Mark’s account of the Passion and this lesson in turn amplify our understanding of the lessons at the Offices of Morning Prayer and Evening Prayer from Isaiah 42. 1-9, the first of the Suffering Servant Songs, from Wisdom 2.1, 12-end about the betrayal of the righteous man by our human wickedness in “reasoning unsoundly” and acting wickedly, and the readings from the fifteenth chapter of John’s Gospel. That chapter presents us with one of the greatest of the so-called ‘I am’ sayings of Jesus where he says “I am the vine … ye are the branches … abide in me.” It signals the meaning of our life in Christ in and through his Passion. “Remember the word that I said to you,” Jesus says to us about service and about persecution. Even more, he commands us to “love one another” even in the face of the world’s hatred. Most tellingly, Jesus tells us that we his friends and that it belongs to friendship that we lay down our lives for one another. Sacrifice informs service and only so can we abide in love and discover joy. Strong words that help us in our “look[ing] upon him whom [we] have pierced.”
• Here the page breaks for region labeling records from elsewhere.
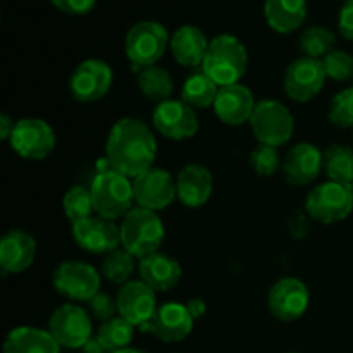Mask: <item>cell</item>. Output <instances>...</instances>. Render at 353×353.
<instances>
[{
    "label": "cell",
    "instance_id": "35",
    "mask_svg": "<svg viewBox=\"0 0 353 353\" xmlns=\"http://www.w3.org/2000/svg\"><path fill=\"white\" fill-rule=\"evenodd\" d=\"M250 165L259 176H271L283 164L279 161V154L276 147L259 143V147H255L254 152L250 154Z\"/></svg>",
    "mask_w": 353,
    "mask_h": 353
},
{
    "label": "cell",
    "instance_id": "32",
    "mask_svg": "<svg viewBox=\"0 0 353 353\" xmlns=\"http://www.w3.org/2000/svg\"><path fill=\"white\" fill-rule=\"evenodd\" d=\"M62 209H64L65 217L71 221L72 224L79 223L83 219H88L92 217L93 209V200H92V192L86 190L85 186H72L65 192L64 200H62Z\"/></svg>",
    "mask_w": 353,
    "mask_h": 353
},
{
    "label": "cell",
    "instance_id": "9",
    "mask_svg": "<svg viewBox=\"0 0 353 353\" xmlns=\"http://www.w3.org/2000/svg\"><path fill=\"white\" fill-rule=\"evenodd\" d=\"M9 141L17 155L40 161L50 155L55 148V133L43 119L28 117L17 121Z\"/></svg>",
    "mask_w": 353,
    "mask_h": 353
},
{
    "label": "cell",
    "instance_id": "7",
    "mask_svg": "<svg viewBox=\"0 0 353 353\" xmlns=\"http://www.w3.org/2000/svg\"><path fill=\"white\" fill-rule=\"evenodd\" d=\"M305 210L317 223H340L352 214L353 195L347 185L326 181L307 195Z\"/></svg>",
    "mask_w": 353,
    "mask_h": 353
},
{
    "label": "cell",
    "instance_id": "40",
    "mask_svg": "<svg viewBox=\"0 0 353 353\" xmlns=\"http://www.w3.org/2000/svg\"><path fill=\"white\" fill-rule=\"evenodd\" d=\"M14 126H16V124L12 123V119H10L7 114H0V138H2V140H10Z\"/></svg>",
    "mask_w": 353,
    "mask_h": 353
},
{
    "label": "cell",
    "instance_id": "5",
    "mask_svg": "<svg viewBox=\"0 0 353 353\" xmlns=\"http://www.w3.org/2000/svg\"><path fill=\"white\" fill-rule=\"evenodd\" d=\"M169 45L168 30L157 21H140L130 28L124 50L134 68H150L164 55Z\"/></svg>",
    "mask_w": 353,
    "mask_h": 353
},
{
    "label": "cell",
    "instance_id": "44",
    "mask_svg": "<svg viewBox=\"0 0 353 353\" xmlns=\"http://www.w3.org/2000/svg\"><path fill=\"white\" fill-rule=\"evenodd\" d=\"M347 186H348V190H350V193L353 195V181L350 183V185H347Z\"/></svg>",
    "mask_w": 353,
    "mask_h": 353
},
{
    "label": "cell",
    "instance_id": "4",
    "mask_svg": "<svg viewBox=\"0 0 353 353\" xmlns=\"http://www.w3.org/2000/svg\"><path fill=\"white\" fill-rule=\"evenodd\" d=\"M90 192L97 216L110 221L126 216L134 202L133 181L110 168L95 176Z\"/></svg>",
    "mask_w": 353,
    "mask_h": 353
},
{
    "label": "cell",
    "instance_id": "42",
    "mask_svg": "<svg viewBox=\"0 0 353 353\" xmlns=\"http://www.w3.org/2000/svg\"><path fill=\"white\" fill-rule=\"evenodd\" d=\"M83 350H85V353H107L105 348L100 345V341L97 340V338H92V340L83 347Z\"/></svg>",
    "mask_w": 353,
    "mask_h": 353
},
{
    "label": "cell",
    "instance_id": "36",
    "mask_svg": "<svg viewBox=\"0 0 353 353\" xmlns=\"http://www.w3.org/2000/svg\"><path fill=\"white\" fill-rule=\"evenodd\" d=\"M330 119L340 128L353 126V86L334 97L330 107Z\"/></svg>",
    "mask_w": 353,
    "mask_h": 353
},
{
    "label": "cell",
    "instance_id": "45",
    "mask_svg": "<svg viewBox=\"0 0 353 353\" xmlns=\"http://www.w3.org/2000/svg\"><path fill=\"white\" fill-rule=\"evenodd\" d=\"M345 2H348V0H345Z\"/></svg>",
    "mask_w": 353,
    "mask_h": 353
},
{
    "label": "cell",
    "instance_id": "23",
    "mask_svg": "<svg viewBox=\"0 0 353 353\" xmlns=\"http://www.w3.org/2000/svg\"><path fill=\"white\" fill-rule=\"evenodd\" d=\"M138 271H140L141 281L150 286L154 292L172 290L181 279V265L172 257L159 254V252L141 259Z\"/></svg>",
    "mask_w": 353,
    "mask_h": 353
},
{
    "label": "cell",
    "instance_id": "20",
    "mask_svg": "<svg viewBox=\"0 0 353 353\" xmlns=\"http://www.w3.org/2000/svg\"><path fill=\"white\" fill-rule=\"evenodd\" d=\"M281 168L288 183L295 186L309 185L324 168V155L312 143H300L286 154Z\"/></svg>",
    "mask_w": 353,
    "mask_h": 353
},
{
    "label": "cell",
    "instance_id": "25",
    "mask_svg": "<svg viewBox=\"0 0 353 353\" xmlns=\"http://www.w3.org/2000/svg\"><path fill=\"white\" fill-rule=\"evenodd\" d=\"M264 16L269 26L286 34L299 30L307 17V0H265Z\"/></svg>",
    "mask_w": 353,
    "mask_h": 353
},
{
    "label": "cell",
    "instance_id": "38",
    "mask_svg": "<svg viewBox=\"0 0 353 353\" xmlns=\"http://www.w3.org/2000/svg\"><path fill=\"white\" fill-rule=\"evenodd\" d=\"M50 2L61 12L71 14V16H83L95 7L97 0H50Z\"/></svg>",
    "mask_w": 353,
    "mask_h": 353
},
{
    "label": "cell",
    "instance_id": "13",
    "mask_svg": "<svg viewBox=\"0 0 353 353\" xmlns=\"http://www.w3.org/2000/svg\"><path fill=\"white\" fill-rule=\"evenodd\" d=\"M112 69L99 59L83 61L69 79V90L79 102H97L112 86Z\"/></svg>",
    "mask_w": 353,
    "mask_h": 353
},
{
    "label": "cell",
    "instance_id": "19",
    "mask_svg": "<svg viewBox=\"0 0 353 353\" xmlns=\"http://www.w3.org/2000/svg\"><path fill=\"white\" fill-rule=\"evenodd\" d=\"M255 105L257 103L254 102L250 90L236 83L219 90L214 102V112L228 126H241L252 119Z\"/></svg>",
    "mask_w": 353,
    "mask_h": 353
},
{
    "label": "cell",
    "instance_id": "18",
    "mask_svg": "<svg viewBox=\"0 0 353 353\" xmlns=\"http://www.w3.org/2000/svg\"><path fill=\"white\" fill-rule=\"evenodd\" d=\"M193 317L186 305L179 303H164L157 309L150 321L143 326V330L150 331L157 340L165 343L181 341L192 333Z\"/></svg>",
    "mask_w": 353,
    "mask_h": 353
},
{
    "label": "cell",
    "instance_id": "41",
    "mask_svg": "<svg viewBox=\"0 0 353 353\" xmlns=\"http://www.w3.org/2000/svg\"><path fill=\"white\" fill-rule=\"evenodd\" d=\"M186 309L190 310V314H192L193 319H196V317L203 316V312H205V303L202 302V300H190L188 305H186Z\"/></svg>",
    "mask_w": 353,
    "mask_h": 353
},
{
    "label": "cell",
    "instance_id": "15",
    "mask_svg": "<svg viewBox=\"0 0 353 353\" xmlns=\"http://www.w3.org/2000/svg\"><path fill=\"white\" fill-rule=\"evenodd\" d=\"M155 130L169 140H186L199 131V119L192 107L183 100H165L154 110Z\"/></svg>",
    "mask_w": 353,
    "mask_h": 353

The continuation of the Passion focuses on the scene of Christ before Pilate, a further betrayal of justice as Pilate gives into the mentality of the mob and “delivers Jesus to be crucified.” But before his crucifixion we confront the equally hideous spectacle of Christ’s bring mocked and vilified. There is no end to human spite and viciousness, it seems, but how are we to understand it? Perhaps through the understanding of human evil that Wisdom identifies. It is about our hatred of the good, a mistake in reason to be sure since no one truly loves what is evil, it is always what we mistake to be somehow good, and yet Wisdom suggests to us a feature of our fallen humanity, namely, how willful we can be in our refusals of all that is right and true and good. We betray the very way in which we are made in the image of God. As Wisdom wonderfully notes “God created man for incorruption and made him in the image of his own eternity.” Envy is named here as one of the greatest forms of our betrayal of the image of God in us. “Through the devil’s envy death entered the world.”